## What is expected
Print word for word the passage of the track cleaner thread below, starting at "Sweet, funny I" and ending at "(Nov 25, 2004)".

# Send Professional Help



## Bill Hall (Jan 6, 2007)

I'll preface this by blaming Coach. There was some discussion about track cleaners the other night at chat. 

The ideas were thick as anti aircraft flack. As the lunacy ramped up I was doodling up something insane and LMAO.  

I chose the Tyco dumptruck platform for two reasons. It has plenty of grunt and like mount Everest, it was there. :thumbsup:

It'll have a front mounted, gravity feed, hard eraser. Like a snow plow! 

Havent decided on the tank for the "rail zip" but it will be metered with an aquairium air control needle; nor have I decided how to mount or drag the rear felt/chamois. I'm thinking the tank will be a kit bash of a model RR "N" scale track cleaning tanker car. 

I still gotta scrounge up a few items, but once I get the cleaning roller mechanics finished the rest is down hill.

Heck! I may never get this thing to work, but at least it will be a perfectly good waste of my time. :tongue:


----------



## micyou03 (Apr 8, 2003)

Pretty cool!!!


----------



## coach61 (Sep 6, 2004)

Bill Hall said:


> I'll preface this by blaming Coach. There was some discussion about track cleaners the other night at chat.
> 
> The ideas were thick as anti aircraft flack. As the lunacy ramped up I was doodling up something insane and LMAO.
> 
> ...



Sweet, funny I spent too much time today on the vacumn myself.. But your light years ahead.. I kind of tried the mind power build, you know I sit, I stare and it builds itself, needless to say I got nothing done lol.. But this looks great BilL!!


Dave


----------



## JordanZ870 (Nov 25, 2004)

## Material
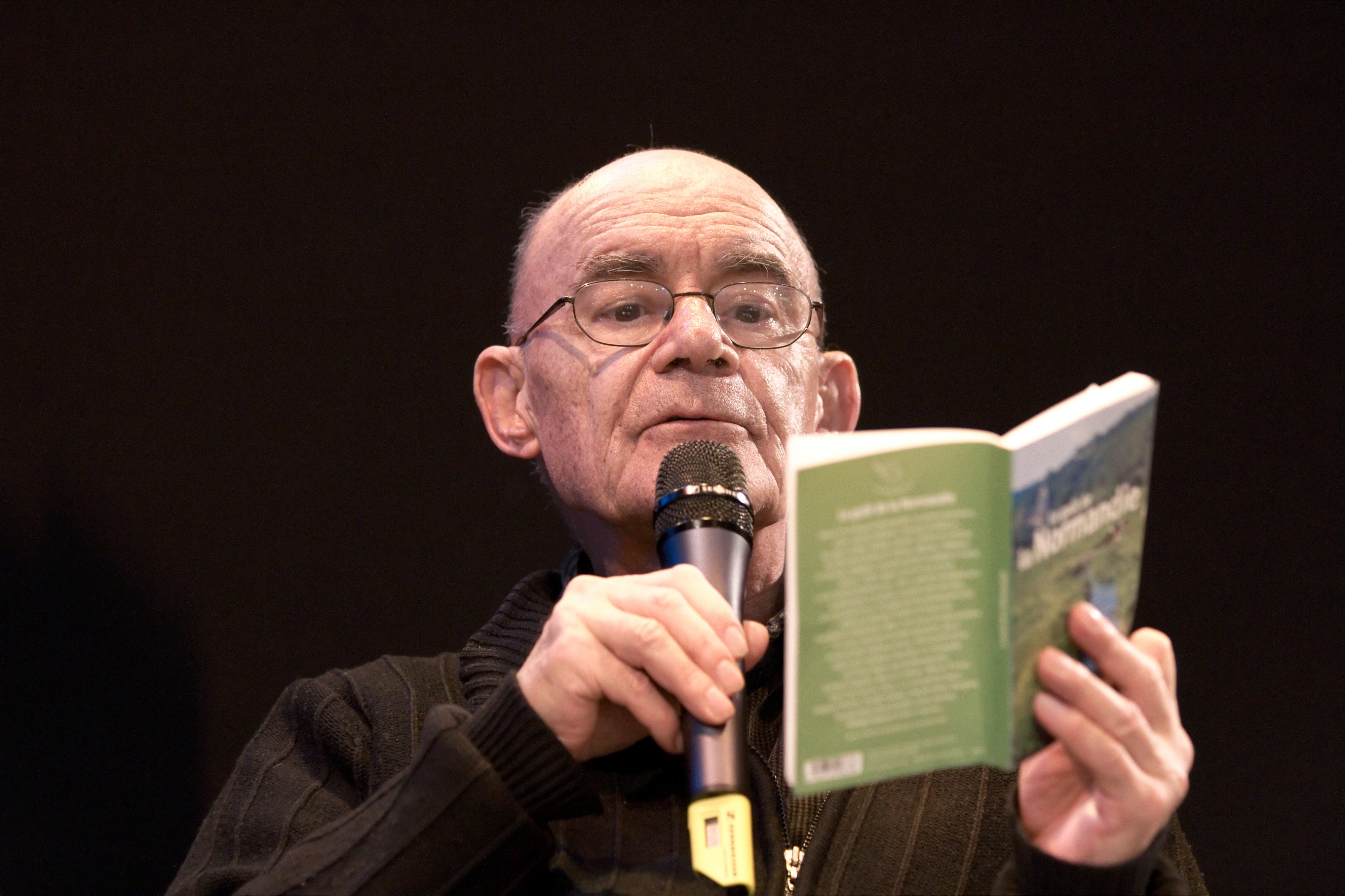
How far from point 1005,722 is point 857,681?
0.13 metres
* * *
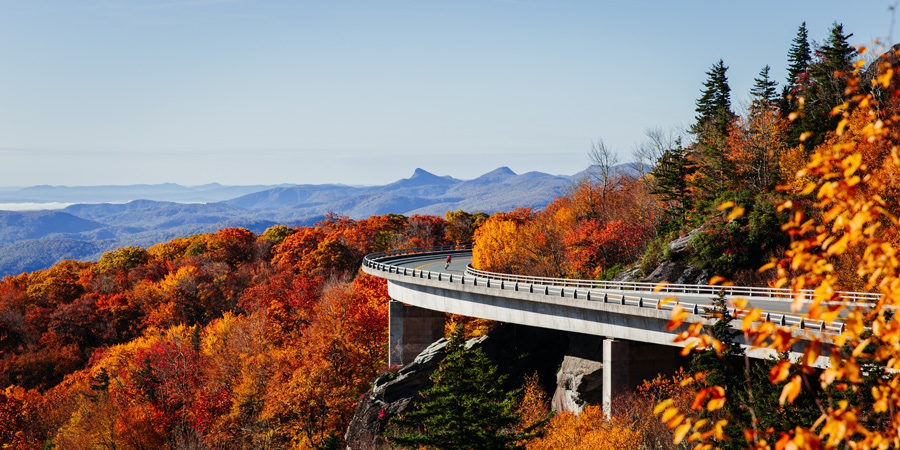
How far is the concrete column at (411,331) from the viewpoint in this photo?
==
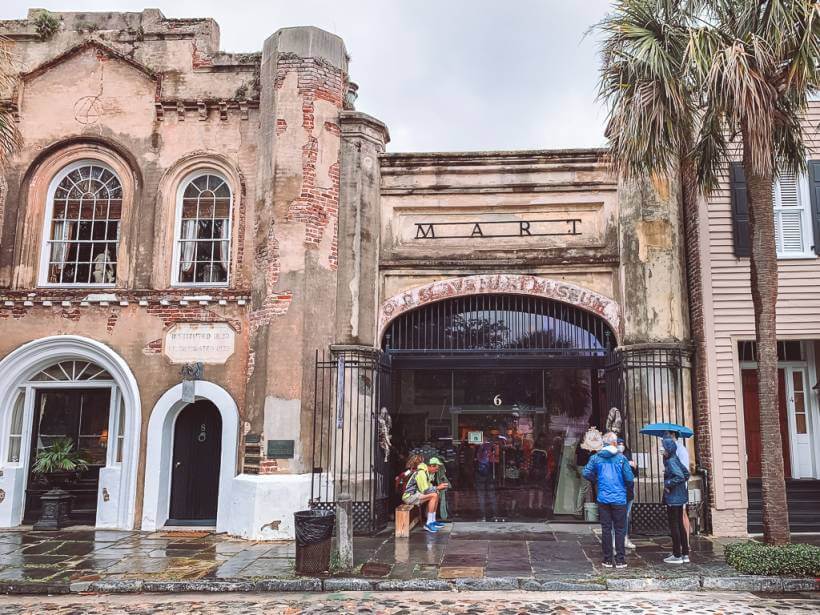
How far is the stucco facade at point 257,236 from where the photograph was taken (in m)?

## Exercise answer
Sweet, funny I spent too much time today on the vacumn myself.. But your light years ahead.. I kind of tried the mind power build, you know I sit, I stare and it builds itself, needless to say I got nothing done lol.. But this looks great BilL!!


Dave


----------



## JordanZ870 (Nov 25, 2004)